68 ANDROID ADVISOR • ISSUE 45
FEATURE
Three years of Android OS updates is a big deal
- an iOS level of commitment that no other Android
phone offers. You can spend £800+ on an Android
phone from any other manufacturer and you’re only
really certain to get one major update. Even a near-
stock phone like Essential still hasn’t pushed out
an Oreo update more than a month after its public
release. The Pixel 2 is the first Android phone that
obsoletes obsolescence.
At some point over the next year, Google Lens
will land in the Play Store, and the Pixel 2 launcher
will appear in the Play Store. Maybe Google will even
add portrait mode to the Google Camera. But the
experience still won’t be the same as using a Pixel 2.
Perhaps this will force other manufacturers to stay
closer to stock Android to stay relevant.

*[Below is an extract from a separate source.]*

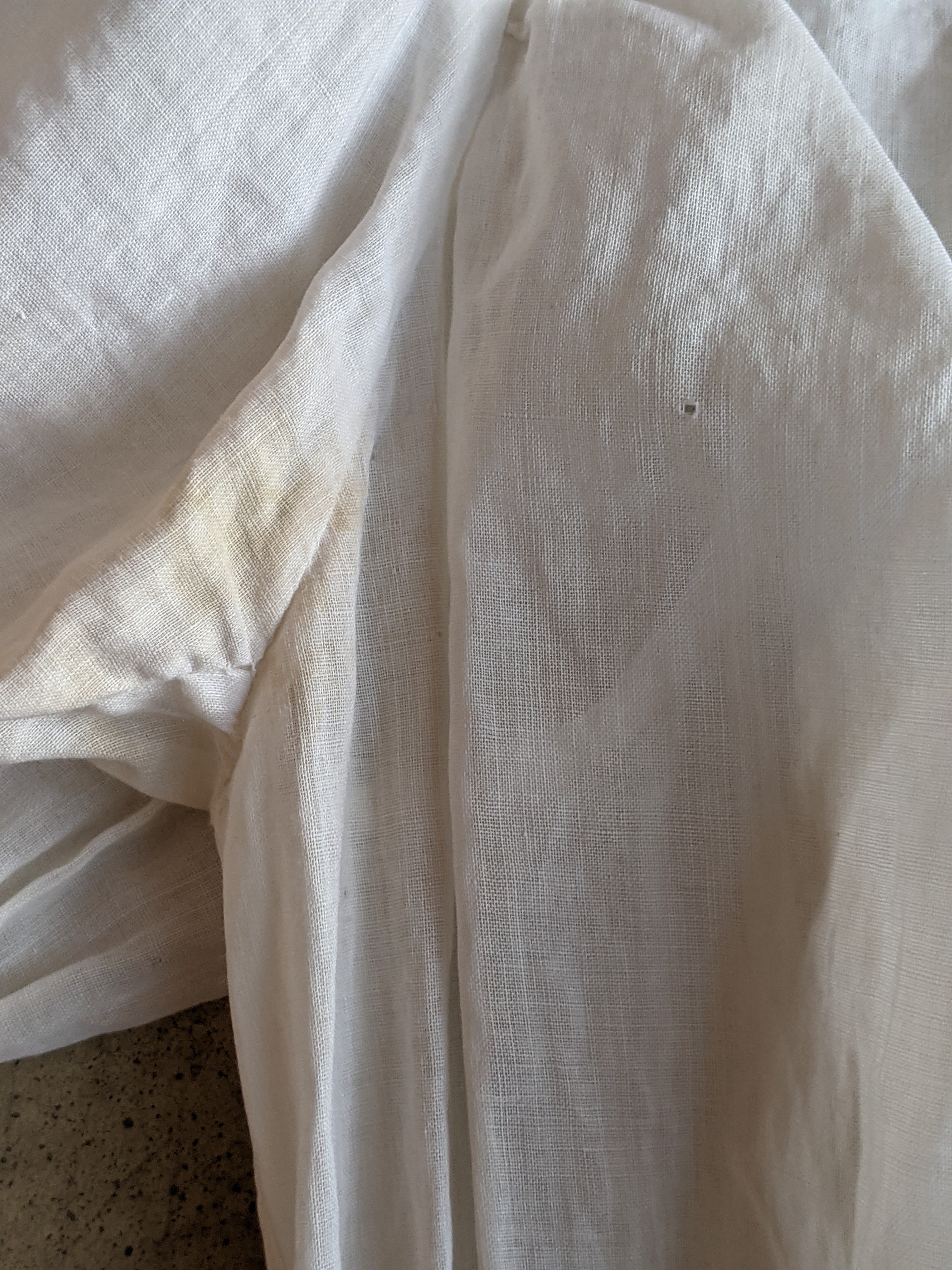 1910s Cotton Dress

No amount
of Pixel pressure is ever going to rein in Samsung,
but maybe it will spur them to deliver timelier and
longer updates.
If Google were launching Android today, I have
little doubt that it would be a Pixel-only OS. Google
has slowly been reining in Android’s openness, and in
many ways, the Pixel 2 is the ultimate fork, one that
separates the original from the imitators. If it works,
Android as we know it may never be the same.